* _Exercise requirements_
From the line that contains "Jen Zimmer (left)" through the line that contains "People visiting Christmas market stalls", output every line of the listing below exactly and leave out all the rest.
══ Listed records ══
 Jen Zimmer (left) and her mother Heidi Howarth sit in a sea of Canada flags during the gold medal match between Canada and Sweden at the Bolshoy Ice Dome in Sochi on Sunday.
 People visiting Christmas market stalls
═══
══ Listed records ══
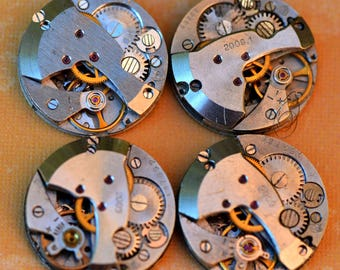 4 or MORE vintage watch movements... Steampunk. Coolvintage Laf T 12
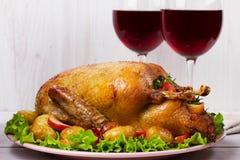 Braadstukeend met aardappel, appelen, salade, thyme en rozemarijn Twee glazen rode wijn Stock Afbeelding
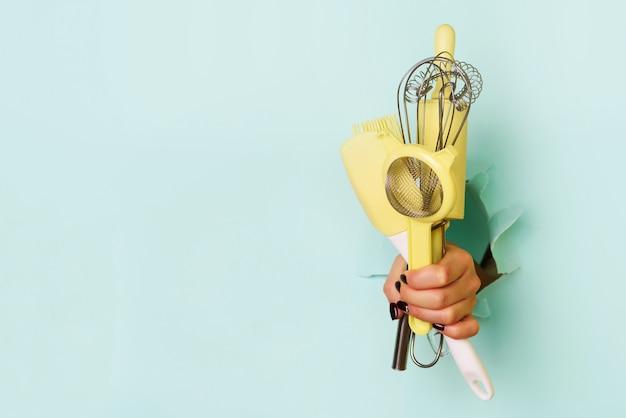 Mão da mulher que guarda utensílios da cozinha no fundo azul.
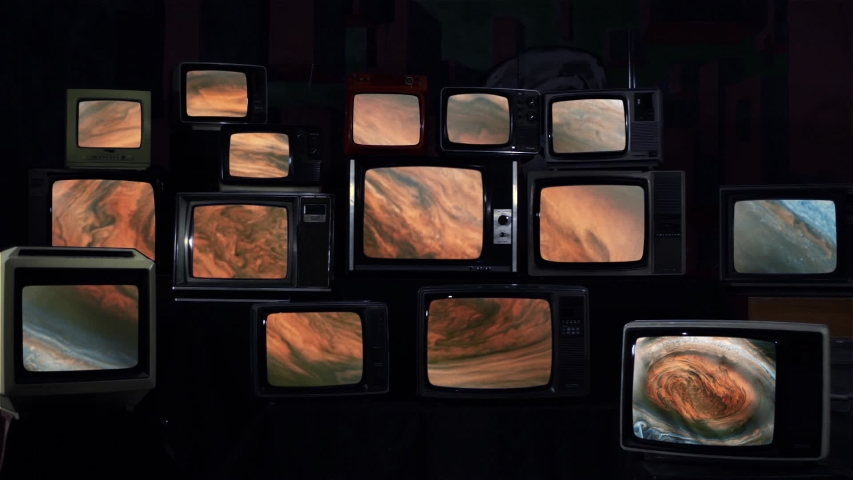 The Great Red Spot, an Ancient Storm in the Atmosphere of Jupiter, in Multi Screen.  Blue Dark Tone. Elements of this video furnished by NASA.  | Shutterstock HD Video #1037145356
═══
══ Listed records ══
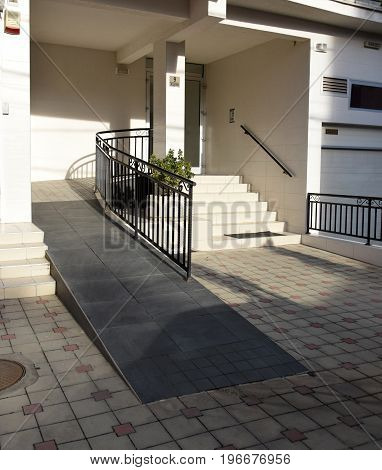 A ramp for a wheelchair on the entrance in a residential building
═══
* _Response area_
 Jen Zimmer (left) and her mother Heidi Howarth sit in a sea of Canada flags during the gold medal match between Canada and Sweden at the Bolshoy Ice Dome in Sochi on Sunday.
 People visiting Christmas market stalls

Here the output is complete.